▶ [Aim] Quote verbatim the entries below, starting at the line that contains "What is the measurable" and ending at the last line of the entries.

Dataset excerpt:
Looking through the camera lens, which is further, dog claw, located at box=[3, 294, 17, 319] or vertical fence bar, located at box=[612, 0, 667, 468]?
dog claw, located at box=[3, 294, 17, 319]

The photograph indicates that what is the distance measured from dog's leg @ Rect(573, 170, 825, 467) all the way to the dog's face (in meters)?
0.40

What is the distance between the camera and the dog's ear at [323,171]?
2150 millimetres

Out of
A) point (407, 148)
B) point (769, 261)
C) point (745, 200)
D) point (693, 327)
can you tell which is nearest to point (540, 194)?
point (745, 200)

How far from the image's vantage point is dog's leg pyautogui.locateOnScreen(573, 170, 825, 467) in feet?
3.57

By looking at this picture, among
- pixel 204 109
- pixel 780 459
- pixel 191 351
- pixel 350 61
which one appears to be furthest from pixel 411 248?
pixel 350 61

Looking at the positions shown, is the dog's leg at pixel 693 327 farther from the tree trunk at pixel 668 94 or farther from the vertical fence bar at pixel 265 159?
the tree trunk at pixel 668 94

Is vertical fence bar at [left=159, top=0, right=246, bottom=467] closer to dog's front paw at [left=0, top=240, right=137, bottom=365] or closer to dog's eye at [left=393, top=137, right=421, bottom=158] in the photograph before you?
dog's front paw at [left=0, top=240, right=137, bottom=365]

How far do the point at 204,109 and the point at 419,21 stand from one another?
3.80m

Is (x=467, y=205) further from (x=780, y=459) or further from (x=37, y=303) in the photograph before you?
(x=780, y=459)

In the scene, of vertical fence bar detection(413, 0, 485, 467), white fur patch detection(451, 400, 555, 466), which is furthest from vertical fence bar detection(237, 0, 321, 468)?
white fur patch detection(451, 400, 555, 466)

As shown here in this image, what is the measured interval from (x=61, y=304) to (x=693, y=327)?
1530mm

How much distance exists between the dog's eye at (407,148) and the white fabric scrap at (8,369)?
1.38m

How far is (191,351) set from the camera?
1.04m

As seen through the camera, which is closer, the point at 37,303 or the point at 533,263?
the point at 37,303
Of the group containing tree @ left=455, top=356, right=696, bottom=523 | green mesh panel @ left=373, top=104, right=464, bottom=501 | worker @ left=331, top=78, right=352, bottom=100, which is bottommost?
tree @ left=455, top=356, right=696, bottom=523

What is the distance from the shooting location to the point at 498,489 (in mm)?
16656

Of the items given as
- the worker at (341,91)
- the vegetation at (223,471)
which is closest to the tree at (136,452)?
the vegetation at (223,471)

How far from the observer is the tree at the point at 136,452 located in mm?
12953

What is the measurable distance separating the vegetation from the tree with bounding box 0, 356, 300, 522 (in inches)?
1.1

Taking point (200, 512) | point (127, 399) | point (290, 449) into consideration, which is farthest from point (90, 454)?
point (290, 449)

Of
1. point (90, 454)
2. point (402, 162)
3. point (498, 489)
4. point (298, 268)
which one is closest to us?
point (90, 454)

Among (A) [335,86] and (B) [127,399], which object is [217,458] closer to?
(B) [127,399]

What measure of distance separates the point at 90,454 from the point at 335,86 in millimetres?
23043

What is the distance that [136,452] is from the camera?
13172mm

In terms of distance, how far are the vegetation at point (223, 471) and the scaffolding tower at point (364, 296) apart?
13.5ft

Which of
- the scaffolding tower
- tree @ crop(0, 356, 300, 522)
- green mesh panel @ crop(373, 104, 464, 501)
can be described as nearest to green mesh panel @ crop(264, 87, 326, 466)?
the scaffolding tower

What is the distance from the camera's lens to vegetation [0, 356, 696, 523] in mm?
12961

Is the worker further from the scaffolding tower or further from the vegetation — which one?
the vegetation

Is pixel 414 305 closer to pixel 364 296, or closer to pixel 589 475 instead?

▶ [Result for this exercise]
What is the measurable distance separating the vegetation from the tree with bounding box 0, 356, 300, 522 (in inches)?
1.1

Taking point (200, 512) | point (127, 399) | point (290, 449) into consideration, which is farthest from point (90, 454)?
point (290, 449)

Of
1. point (90, 454)
2. point (402, 162)
3. point (498, 489)
4. point (298, 268)
which one is closest to us?
point (90, 454)

Among (A) [335,86] and (B) [127,399], which object is [217,458] closer to?
(B) [127,399]

What measure of distance separates the point at 90,454 from the point at 335,86 in millimetres?
23043

What is the distance that [136,452] is from the camera?
13172mm

In terms of distance, how far are the vegetation at point (223, 471) and the scaffolding tower at point (364, 296) apart?
13.5ft

Which of
- the scaffolding tower
- tree @ crop(0, 356, 300, 522)
- green mesh panel @ crop(373, 104, 464, 501)
can be described as nearest to green mesh panel @ crop(264, 87, 326, 466)?
the scaffolding tower

What is the distance from the camera's lens to vegetation [0, 356, 696, 523] in mm?
12961

Is the worker further from the scaffolding tower or further from the vegetation — which one?
the vegetation

Is pixel 414 305 closer to pixel 364 296, or closer to pixel 589 475 instead?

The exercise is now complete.